– Скверно выглядишь, милый.
Я подскочил. Неужели успел задремать? Почему официантка на меня не накричала? Напротив улыбалась Джинан. На ней была форма Красного отряда и…
– Это что, моя шинель? – спросил я, потирая виски.
– И тебе добрый вечер, – обиделась Джинан, но не перестала улыбаться. – Хлыст успел захватить ее после той заварушки.
– Прости, – вздохнул я и, вспомнив чайный домик, добавил: – Они привезли Самира?
Не сводя с меня глаз, Джинан оперлась на кулак:
– Плагиария? Нет. Отступление было поспешным.
Я почувствовал, что ей хочется сказать больше: о машинах – СОПах, с которыми мы сражались. О Гхене. Но она молчала. Видимо, что-то в выражении моего лица останавливало ее. Усталость. Или боль. Или все сразу.
– Ты не ранен?
Я слабо усмехнулся, качнувшись вперед в кресле и на мгновение обхватив руками голову. Взъерошив непослушными пальцами спутанные волосы, я сделал глубокий вдох и ответил:
– Выживу.
Однако моя улыбка вышла неуклюжей.
– Как тебе удалось бежать? – спросила Джинан. – Хлыст сказал, тебя взяли в плен.
Она потеребила голубую ленточку в тяжелой черной косе, разглаживая яркий шелк.
– Так и было, – ответил я. – Меня захватили. Я его… убил. Кем бы он ни был, этот Крашеный. Гомункул собирался потребовать за меня выкуп. По крайней мере, так он утверждал.
Джинан взяла меня за руку. От ее прикосновения по телу разлилось тепло. Она улыбнулась приветливо и лучезарно, как солнце, и сказала на родном языке:
– Nómiza ut ió uqadat ti. Avrae trasformato hadih poli hawala an eprepe.
Это была шутка, но мысль о том, что Джинан готова ради меня разнести весь город, не показалась мне смешной. Она была… приятной. Словами не описать насколько.

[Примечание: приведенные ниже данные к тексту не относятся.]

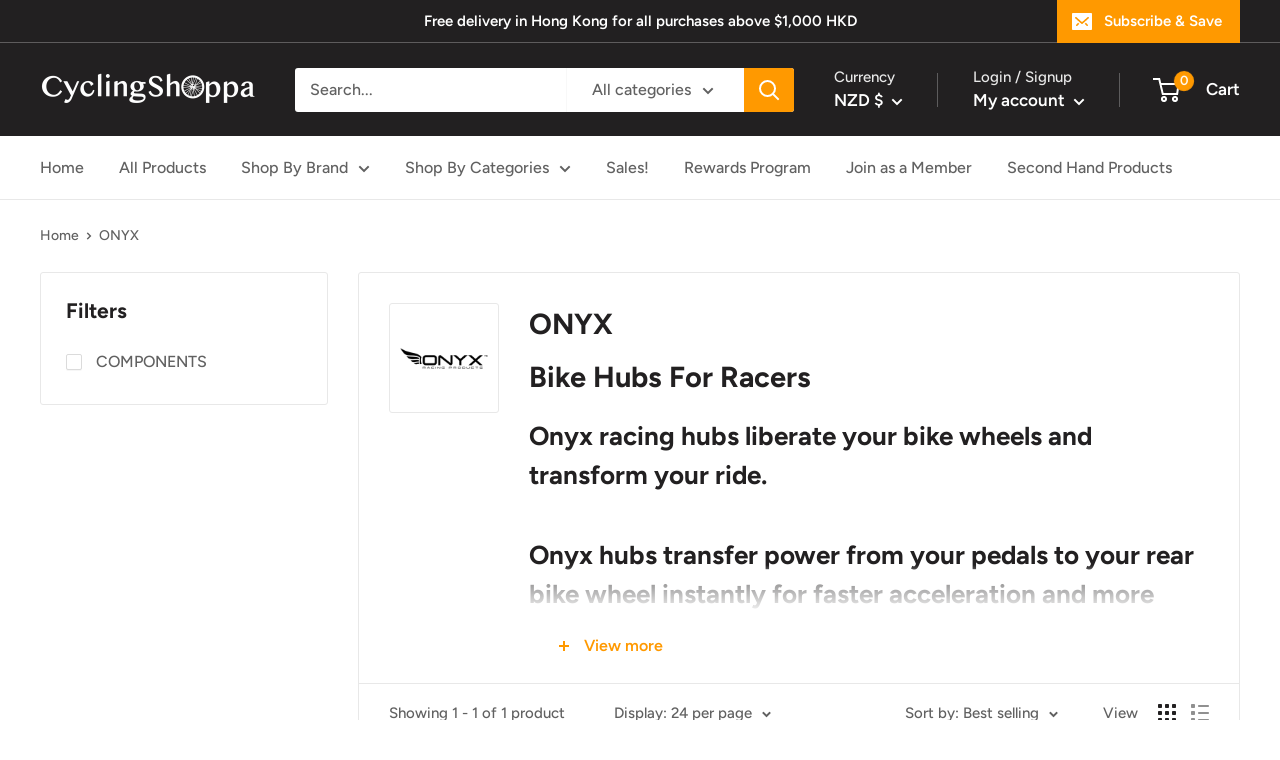

--- FILE ---
content_type: text/javascript
request_url: https://cyclingshoppa.com/cdn/shop/t/2/assets/custom.js?v=90373254691674712701626592216
body_size: -723
content:
//# sourceMappingURL=/cdn/shop/t/2/assets/custom.js.map?v=90373254691674712701626592216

– Да, – ответил я по-джаддиански, – я сделал бы так же.
Проведя большим пальцем по моей руке, Джинан сжала ее и отпустила, дотронулась до моей щеки:
– Ti ahba. – Ей вовсе не нужно было это говорить, но она все равно сказала.
– Я тоже тебя люблю, – ответил я. – Можно взять шинель?
Джинан вытаращила темные глаза:
– Что? Ты ее у меня отнимаешь? Да что ты тогда за рыцарь такой?
Поднявшись, я положил на стол купюру в пять каспумов – куда больше, чем стоила лапша, – и ответил:
– Так я и не рыцарь, мой милый капитан.
– Это точно! – с притворным гневом воскликнула Джинан.
Шинель я ей все же оставил.
Дни часто бывают короткими, а на Рустаме – особенно. Сгустились прохладные сумерки. Я родился на Делосе и к холодному климату привык, а вот Джинан была с далекого и засушливого Убара. Мы шли рука об руку: она прижималась ко мне, а я обнимал ее за тонкую талию. Наверное, кто-то мог принять нас за возвращающихся из оперы влюбленных – до той поры, пока в глаза не бросалось наше оружие. Кто-то вообще не обратил бы на нас внимания. В конце концов, Арслан был городом, где сильные духом люди переживали тяжелые времена. Может, мы были двумя пьяницами или только что размороженными путешественниками. Но когда я думаю о том вечере, то почти не могу вспомнить других моментов, которые были бы столь же яркими и теплыми, как та простая молчаливая прогулка, когда я чувствовал лишь легкое прикосновение ее руки к моей… или как тот момент, когда в шаттле я свесил голову ей на плечо и на миг перестал думать о погибшем друге.